Task instructions: The required output consists solely of the lines from the line containing "Visible in this" through the end of the records, copied exactly.

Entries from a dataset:
▶

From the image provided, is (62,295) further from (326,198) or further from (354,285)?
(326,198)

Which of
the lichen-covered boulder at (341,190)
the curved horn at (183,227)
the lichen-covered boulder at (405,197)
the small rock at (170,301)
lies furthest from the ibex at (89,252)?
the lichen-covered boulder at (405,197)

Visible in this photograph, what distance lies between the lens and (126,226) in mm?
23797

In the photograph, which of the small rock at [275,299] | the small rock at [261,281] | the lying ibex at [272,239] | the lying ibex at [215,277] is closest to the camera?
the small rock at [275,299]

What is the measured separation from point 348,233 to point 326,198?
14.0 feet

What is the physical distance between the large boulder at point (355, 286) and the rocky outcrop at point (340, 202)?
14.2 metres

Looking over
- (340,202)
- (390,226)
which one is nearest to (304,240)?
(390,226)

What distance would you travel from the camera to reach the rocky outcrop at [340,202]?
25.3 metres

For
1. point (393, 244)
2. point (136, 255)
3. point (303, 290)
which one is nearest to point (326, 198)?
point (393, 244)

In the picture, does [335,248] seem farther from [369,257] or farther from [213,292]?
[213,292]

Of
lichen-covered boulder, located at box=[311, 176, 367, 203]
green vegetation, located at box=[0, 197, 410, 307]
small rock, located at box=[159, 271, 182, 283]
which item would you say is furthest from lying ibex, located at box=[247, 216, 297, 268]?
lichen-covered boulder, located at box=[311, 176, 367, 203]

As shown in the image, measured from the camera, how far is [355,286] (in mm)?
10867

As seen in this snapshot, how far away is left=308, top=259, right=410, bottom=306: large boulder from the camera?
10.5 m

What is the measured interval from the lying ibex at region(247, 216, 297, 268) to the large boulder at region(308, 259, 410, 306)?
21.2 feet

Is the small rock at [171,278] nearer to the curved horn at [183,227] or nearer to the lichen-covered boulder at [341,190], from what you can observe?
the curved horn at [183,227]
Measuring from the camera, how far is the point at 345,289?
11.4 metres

◀

Solution to this problem:
Visible in this photograph, what distance lies between the lens and (126,226) in mm?
23797

In the photograph, which of the small rock at [275,299] | the small rock at [261,281] | the lying ibex at [272,239] | the lying ibex at [215,277] is closest to the camera?
the small rock at [275,299]

What is the measured separation from point 348,233 to point 326,198?
14.0 feet

What is the physical distance between the large boulder at point (355, 286) and the rocky outcrop at point (340, 202)?
14.2 metres

Looking over
- (340,202)
- (390,226)
which one is nearest to (304,240)?
(390,226)

What distance would you travel from the camera to reach the rocky outcrop at [340,202]?
25.3 metres

For
1. point (393, 244)
2. point (136, 255)
3. point (303, 290)
which one is nearest to point (326, 198)?
point (393, 244)

In the picture, does [335,248] seem farther from [369,257] or farther from [213,292]?
[213,292]

Of
lichen-covered boulder, located at box=[311, 176, 367, 203]
green vegetation, located at box=[0, 197, 410, 307]
small rock, located at box=[159, 271, 182, 283]
which item would you say is furthest from lying ibex, located at box=[247, 216, 297, 268]?
lichen-covered boulder, located at box=[311, 176, 367, 203]

As shown in the image, measured from the camera, how far is [355,286] (in mm)?
10867

As seen in this snapshot, how far away is left=308, top=259, right=410, bottom=306: large boulder from the camera?
10.5 m

What is the measured interval from the lying ibex at region(247, 216, 297, 268) to the large boulder at region(308, 259, 410, 306)?
21.2 feet

Is the small rock at [171,278] nearer to the curved horn at [183,227] or nearer to the lichen-covered boulder at [341,190], from what you can observe?
the curved horn at [183,227]
Measuring from the camera, how far is the point at 345,289?
11.4 metres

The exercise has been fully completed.